Summary: God's work in view of the empty faith of the Temple...
Concordia Lutheran Church
The 4th week of Easter, April 25, 2010
Let Us Rejoice! He Calls to Us!
† IN HIS NAME †
May you and all of those you love hear plainly, that our Father has made Jesus both Lord and Christ. May you hear that He knows you each by name, that He has cleansed you and is your Shepherd, your Guide, your Protector, Knowing this – Let us rejoice! AMEN!
In the Shadows… of Silence…
It would have been a cold day, probably no warmer than 45 degrees, as the wind swept across the temple mountaintop in Jerusalem. Walking in Solomon’s Porch would have kept the blood circulating, as Jesus taught about the Kingdom of God.
It was the celebration of the restoration of the temple after the horrible desecration of a few centuries before, during the time between the Old and New Testament. As Jesus and those with him walked, they would look across the 35 acre courtyard, and they would see the restoration of the third Temple – Herod’s temple occurring. Herod planned, and wanted this to be the most glorious temple of all. Some 90 feet high, built on a raised mound, nearly no expense was spared in its being built – as Herod would style himself in the Roman pattern, and place his family symbol, and eagle, atop the edifice.
No matter how much Herod would try, this temple would be so much less than its predecessors.
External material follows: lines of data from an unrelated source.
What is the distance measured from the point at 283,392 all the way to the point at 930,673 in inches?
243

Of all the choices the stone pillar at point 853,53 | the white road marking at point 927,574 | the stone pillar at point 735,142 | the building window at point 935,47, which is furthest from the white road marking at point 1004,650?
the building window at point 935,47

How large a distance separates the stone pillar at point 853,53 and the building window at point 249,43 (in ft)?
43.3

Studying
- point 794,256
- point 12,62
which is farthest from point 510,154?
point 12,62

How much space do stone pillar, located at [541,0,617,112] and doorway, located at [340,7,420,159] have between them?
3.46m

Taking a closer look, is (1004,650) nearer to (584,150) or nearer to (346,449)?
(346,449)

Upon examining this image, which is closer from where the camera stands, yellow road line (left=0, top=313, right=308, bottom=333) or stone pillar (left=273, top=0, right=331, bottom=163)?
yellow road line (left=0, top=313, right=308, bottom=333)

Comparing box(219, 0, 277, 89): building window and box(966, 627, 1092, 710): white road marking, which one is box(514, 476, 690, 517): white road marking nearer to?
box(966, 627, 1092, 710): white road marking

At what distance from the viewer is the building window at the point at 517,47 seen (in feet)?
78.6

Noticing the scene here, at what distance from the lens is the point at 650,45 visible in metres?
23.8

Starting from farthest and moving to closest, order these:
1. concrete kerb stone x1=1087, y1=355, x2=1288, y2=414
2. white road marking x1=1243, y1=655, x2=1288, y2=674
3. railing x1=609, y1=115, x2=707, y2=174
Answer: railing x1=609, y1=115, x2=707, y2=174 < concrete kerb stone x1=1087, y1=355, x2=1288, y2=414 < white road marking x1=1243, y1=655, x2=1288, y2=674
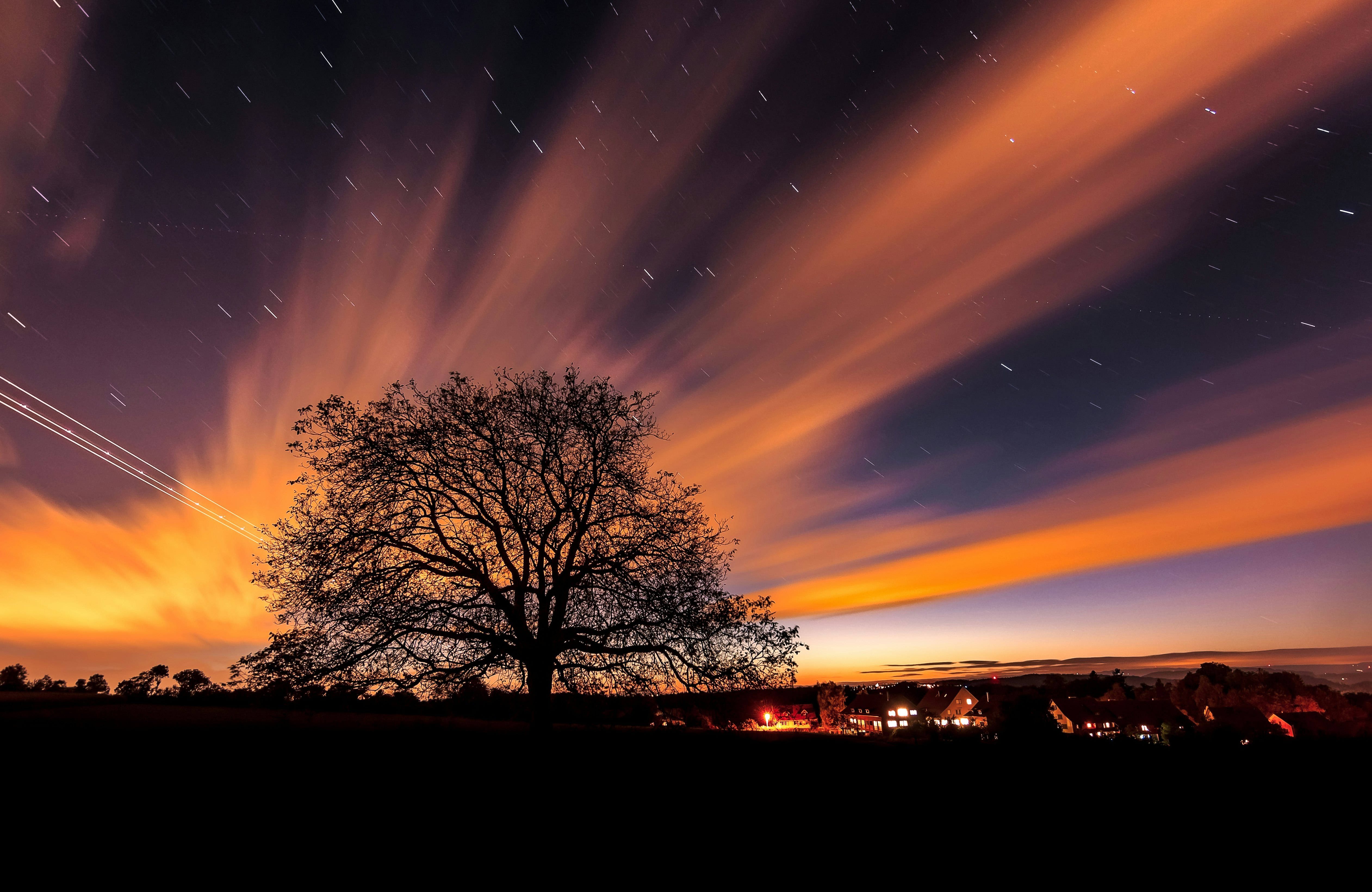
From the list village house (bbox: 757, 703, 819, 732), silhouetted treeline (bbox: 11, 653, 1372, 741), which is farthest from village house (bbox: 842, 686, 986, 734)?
silhouetted treeline (bbox: 11, 653, 1372, 741)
The most noted occurrence in the temple would not testify to it as the place God has put His name, but instead, just the opposite.
There was no Ark of the Covenant within it’s Holiest place, and no smoke would fill it as in days past, as God’s presence was known among his people. How could the priests simply go through the routines, how could the people have confidence in the sacrifices they offered? How empty, how hollow this edifice would have seemed.
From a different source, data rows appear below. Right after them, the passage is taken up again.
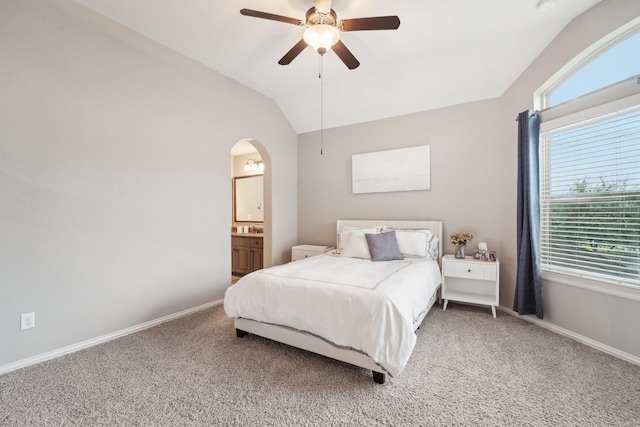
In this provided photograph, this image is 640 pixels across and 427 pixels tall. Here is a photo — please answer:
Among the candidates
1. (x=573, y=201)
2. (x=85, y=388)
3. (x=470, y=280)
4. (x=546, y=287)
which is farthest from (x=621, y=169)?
(x=85, y=388)

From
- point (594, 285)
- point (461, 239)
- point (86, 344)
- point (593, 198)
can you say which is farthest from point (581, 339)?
point (86, 344)

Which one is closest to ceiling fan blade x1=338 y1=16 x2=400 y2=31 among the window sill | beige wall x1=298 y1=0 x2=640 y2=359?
beige wall x1=298 y1=0 x2=640 y2=359

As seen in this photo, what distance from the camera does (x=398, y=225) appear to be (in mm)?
4121

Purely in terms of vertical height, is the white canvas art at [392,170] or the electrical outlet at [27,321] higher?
the white canvas art at [392,170]

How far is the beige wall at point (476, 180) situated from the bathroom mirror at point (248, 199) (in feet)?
3.26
It is no wonder that the Jewish people, as they heard about Jesus, would gather to him, hoping beyond hope, that the long awaited Messiah would restore the glory of Israel, that the beautiful temple would once again be the place where people would come, and know they were in the presence of God. They heart cries out for some hope.
John records it this way, “How long will you keep us in suspense? If you are the Christ, tell us plainly.”
They Didn’t Listen
The scriptures had told them clearly, what they could expect of the Messiah. They didn’t grasp the old promises, from the garden, where Eve was promised her descendant would crush the power of the tempter; to Moses’ promise that God would raise up another prophet who would lead God’s people and establish anew a covenant; to David’s psalms, singing praise to the God who would provide for His people; to Isaiah’s promise of the child who would be called Wonderful Counselor, Almighty God, Everlasting Father and Prince of Peace, who would suffer and bear the sins of all.
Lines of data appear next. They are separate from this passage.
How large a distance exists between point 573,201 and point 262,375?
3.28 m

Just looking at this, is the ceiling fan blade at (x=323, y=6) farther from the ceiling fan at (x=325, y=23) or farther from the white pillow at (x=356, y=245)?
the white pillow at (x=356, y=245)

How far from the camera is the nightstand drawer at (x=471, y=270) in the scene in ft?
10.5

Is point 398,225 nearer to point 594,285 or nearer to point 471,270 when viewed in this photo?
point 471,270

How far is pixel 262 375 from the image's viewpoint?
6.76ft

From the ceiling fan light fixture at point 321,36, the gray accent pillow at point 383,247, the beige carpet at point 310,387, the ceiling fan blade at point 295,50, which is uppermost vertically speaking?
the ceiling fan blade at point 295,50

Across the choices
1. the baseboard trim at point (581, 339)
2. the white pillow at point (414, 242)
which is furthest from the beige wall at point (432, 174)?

To this promise of Jeremiah, found in chapter 3:15
15 And I will give you shepherds after my own heart, who will guide you with knowledge and understanding. 16 “And when your land is once more filled with people,” says the LORD, “you will no longer wish for ‘the good old days’ when you possessed the Ark of the LORD’s Covenant. You will not miss those days or even remember them, and there will be no need to rebuild the Ark.
Jeremiah 3:15-16 (NLT)
Jesus had told them about himself, as he proclaimed the kingdom of God was there, among them. He taught them, as they noted, with an authority that went beyond anything understood.
The miracles and power demonstrating God’s love told them that Jesus was the anointed one.
Yet, they didn’t hear…. they didn’t see, they didn’t grasp, that what they desired, to know they were in the presence of God, was happening in a way that David and Solomon and Isaiah and Jeremiah could only see as a far off hope.
My question is this morning, do we hear? Do we grasp that we live, moment by moment in the presence of God, or are we too found anxiously wondering where God is?
Why didn’t they hear? Why don’t people today? In the gospel, Jesus claimed it was because they weren’t part of His flock, that they didn’t hear His voice, because if they had, they would have followed, and known that they were given the gift of eternal life. Can the same be said of us today? That we are so distracted by our temples, by the things we are building, that we don’t hear, or even bother to take time to hear the voice of God calling to us? Are we so caught up by the world, and its demand of our lives, that we fail to hear the Voice of the one who spoke us into existence?